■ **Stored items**
________

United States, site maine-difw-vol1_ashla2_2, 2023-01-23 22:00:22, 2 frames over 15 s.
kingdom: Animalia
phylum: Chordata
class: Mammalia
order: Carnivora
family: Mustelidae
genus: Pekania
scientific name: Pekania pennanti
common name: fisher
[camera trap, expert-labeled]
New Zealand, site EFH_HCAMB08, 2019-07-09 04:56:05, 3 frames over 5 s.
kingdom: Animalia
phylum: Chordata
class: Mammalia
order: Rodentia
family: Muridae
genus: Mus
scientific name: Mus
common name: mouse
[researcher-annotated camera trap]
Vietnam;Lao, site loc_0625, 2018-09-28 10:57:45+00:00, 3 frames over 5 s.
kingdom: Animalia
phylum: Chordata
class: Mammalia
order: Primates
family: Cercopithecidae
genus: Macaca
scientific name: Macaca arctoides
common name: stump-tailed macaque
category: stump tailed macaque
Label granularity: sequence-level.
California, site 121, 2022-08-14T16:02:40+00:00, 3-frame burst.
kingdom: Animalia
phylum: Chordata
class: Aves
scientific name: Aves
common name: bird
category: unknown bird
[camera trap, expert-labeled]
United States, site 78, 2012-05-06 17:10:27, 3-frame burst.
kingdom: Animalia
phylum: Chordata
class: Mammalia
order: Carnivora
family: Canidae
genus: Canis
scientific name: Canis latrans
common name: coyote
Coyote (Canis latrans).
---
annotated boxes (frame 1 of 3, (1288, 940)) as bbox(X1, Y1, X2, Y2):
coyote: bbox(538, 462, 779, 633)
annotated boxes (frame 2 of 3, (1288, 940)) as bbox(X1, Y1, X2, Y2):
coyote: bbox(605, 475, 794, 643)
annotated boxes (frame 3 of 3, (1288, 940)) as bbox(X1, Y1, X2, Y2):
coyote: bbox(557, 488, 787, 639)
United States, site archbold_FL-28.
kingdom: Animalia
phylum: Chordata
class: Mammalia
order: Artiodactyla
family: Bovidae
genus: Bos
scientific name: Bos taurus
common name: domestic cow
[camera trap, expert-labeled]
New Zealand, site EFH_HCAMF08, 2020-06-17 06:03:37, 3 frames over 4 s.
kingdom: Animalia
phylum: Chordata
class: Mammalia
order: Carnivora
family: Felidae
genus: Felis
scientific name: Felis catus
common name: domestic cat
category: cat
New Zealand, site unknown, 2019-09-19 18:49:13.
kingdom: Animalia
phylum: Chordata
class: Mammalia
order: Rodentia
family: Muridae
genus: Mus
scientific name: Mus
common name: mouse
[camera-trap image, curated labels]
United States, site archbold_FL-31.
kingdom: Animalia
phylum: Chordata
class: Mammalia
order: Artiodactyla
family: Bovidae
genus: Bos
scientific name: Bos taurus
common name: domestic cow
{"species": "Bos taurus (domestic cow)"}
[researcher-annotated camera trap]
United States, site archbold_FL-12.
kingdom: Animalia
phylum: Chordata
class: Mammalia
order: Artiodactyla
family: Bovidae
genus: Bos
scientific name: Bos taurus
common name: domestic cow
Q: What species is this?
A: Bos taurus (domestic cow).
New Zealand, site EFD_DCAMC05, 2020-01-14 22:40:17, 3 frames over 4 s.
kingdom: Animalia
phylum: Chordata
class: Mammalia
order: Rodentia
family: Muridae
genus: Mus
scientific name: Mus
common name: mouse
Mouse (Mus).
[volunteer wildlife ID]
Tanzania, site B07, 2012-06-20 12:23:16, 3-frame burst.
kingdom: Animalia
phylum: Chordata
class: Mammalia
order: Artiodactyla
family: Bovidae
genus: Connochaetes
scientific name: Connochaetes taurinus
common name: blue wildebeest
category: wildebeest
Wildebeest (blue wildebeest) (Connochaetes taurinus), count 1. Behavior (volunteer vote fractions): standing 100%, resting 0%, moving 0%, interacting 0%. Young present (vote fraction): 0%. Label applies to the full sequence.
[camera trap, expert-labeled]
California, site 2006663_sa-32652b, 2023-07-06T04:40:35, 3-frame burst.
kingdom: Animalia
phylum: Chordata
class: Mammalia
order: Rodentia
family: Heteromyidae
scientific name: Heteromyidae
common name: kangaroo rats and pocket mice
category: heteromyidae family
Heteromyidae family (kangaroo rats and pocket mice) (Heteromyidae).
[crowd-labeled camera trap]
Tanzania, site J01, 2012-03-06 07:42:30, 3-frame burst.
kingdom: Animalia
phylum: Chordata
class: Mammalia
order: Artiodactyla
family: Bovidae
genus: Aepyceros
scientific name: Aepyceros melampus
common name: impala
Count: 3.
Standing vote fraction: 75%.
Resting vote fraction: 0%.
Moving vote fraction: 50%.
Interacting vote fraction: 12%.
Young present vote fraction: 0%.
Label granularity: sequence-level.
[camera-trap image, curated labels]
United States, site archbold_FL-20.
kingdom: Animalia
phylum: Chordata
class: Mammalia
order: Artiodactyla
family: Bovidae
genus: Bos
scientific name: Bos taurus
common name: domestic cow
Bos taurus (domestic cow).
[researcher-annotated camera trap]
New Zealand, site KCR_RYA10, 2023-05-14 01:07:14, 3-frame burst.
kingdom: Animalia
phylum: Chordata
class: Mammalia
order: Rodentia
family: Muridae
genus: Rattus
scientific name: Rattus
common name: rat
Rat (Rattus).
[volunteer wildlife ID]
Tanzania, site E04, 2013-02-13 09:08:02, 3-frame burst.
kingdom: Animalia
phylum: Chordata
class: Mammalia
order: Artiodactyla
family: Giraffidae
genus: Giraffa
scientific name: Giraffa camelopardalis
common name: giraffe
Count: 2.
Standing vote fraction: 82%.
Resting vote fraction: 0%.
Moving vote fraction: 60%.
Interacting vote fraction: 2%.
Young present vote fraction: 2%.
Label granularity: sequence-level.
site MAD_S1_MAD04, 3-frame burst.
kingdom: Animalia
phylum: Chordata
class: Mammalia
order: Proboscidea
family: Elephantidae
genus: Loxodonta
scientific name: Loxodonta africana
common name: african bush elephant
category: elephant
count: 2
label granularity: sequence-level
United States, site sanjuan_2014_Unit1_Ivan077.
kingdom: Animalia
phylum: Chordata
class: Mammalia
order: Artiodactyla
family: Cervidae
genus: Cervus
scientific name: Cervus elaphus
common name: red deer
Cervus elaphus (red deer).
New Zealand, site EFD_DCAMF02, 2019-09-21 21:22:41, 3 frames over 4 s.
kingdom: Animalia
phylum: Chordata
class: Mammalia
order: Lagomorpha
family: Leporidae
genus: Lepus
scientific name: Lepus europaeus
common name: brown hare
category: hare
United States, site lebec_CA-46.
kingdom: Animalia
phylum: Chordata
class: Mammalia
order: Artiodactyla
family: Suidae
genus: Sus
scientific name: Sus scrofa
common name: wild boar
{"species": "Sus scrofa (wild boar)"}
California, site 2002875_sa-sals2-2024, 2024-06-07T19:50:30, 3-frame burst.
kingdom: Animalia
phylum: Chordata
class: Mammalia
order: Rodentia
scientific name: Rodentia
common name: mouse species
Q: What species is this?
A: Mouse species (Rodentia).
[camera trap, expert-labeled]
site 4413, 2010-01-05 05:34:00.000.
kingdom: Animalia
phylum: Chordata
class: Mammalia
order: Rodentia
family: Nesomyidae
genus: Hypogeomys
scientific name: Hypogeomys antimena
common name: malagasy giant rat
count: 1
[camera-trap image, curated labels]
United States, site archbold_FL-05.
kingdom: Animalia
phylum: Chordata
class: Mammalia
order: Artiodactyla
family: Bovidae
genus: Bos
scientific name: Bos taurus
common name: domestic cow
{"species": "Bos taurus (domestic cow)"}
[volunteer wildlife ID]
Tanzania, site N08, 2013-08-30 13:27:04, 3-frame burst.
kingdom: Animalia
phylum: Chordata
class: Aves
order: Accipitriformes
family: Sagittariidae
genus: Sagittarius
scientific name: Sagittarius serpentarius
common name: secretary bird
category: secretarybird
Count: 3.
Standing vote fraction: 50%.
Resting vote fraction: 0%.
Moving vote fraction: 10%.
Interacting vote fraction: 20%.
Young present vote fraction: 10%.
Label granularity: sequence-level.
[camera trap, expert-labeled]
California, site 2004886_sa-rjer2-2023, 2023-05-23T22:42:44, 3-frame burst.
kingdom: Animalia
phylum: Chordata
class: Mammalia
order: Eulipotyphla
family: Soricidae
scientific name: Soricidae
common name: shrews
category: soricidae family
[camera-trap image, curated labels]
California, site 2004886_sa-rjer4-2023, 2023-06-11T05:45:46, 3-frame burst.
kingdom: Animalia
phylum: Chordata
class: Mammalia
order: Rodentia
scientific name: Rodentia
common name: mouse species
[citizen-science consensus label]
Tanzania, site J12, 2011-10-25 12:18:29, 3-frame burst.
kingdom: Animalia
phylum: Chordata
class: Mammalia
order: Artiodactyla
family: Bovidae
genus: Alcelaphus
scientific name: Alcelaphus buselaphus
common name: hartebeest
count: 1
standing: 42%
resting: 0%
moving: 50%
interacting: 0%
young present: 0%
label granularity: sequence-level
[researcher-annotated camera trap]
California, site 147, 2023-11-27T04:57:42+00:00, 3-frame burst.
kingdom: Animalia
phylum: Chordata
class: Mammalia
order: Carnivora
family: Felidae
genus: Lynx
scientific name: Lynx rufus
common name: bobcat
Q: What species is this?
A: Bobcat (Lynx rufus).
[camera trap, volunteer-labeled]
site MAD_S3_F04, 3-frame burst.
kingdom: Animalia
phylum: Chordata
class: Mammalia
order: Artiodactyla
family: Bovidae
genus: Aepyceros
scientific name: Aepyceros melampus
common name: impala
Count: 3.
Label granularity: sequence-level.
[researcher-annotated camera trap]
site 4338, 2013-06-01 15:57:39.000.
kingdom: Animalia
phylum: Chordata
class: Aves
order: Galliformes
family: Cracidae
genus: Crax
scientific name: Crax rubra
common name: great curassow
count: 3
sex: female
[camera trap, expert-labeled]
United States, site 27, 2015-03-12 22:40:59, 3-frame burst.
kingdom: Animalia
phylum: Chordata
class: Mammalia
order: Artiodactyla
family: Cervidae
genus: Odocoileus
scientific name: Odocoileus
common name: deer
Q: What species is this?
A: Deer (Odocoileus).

________

■ **Your goal**
Extract exactly and only the lines above from the line containing "[crowd-labeled camera trap]" through the line containing "Interacting vote fraction: 12%.", both end lines included.

■ **The answer**
[crowd-labeled camera trap]
Tanzania, site J01, 2012-03-06 07:42:30, 3-frame burst.
kingdom: Animalia
phylum: Chordata
class: Mammalia
order: Artiodactyla
family: Bovidae
genus: Aepyceros
scientific name: Aepyceros melampus
common name: impala
Count: 3.
Standing vote fraction: 75%.
Resting vote fraction: 0%.
Moving vote fraction: 50%.
Interacting vote fraction: 12%.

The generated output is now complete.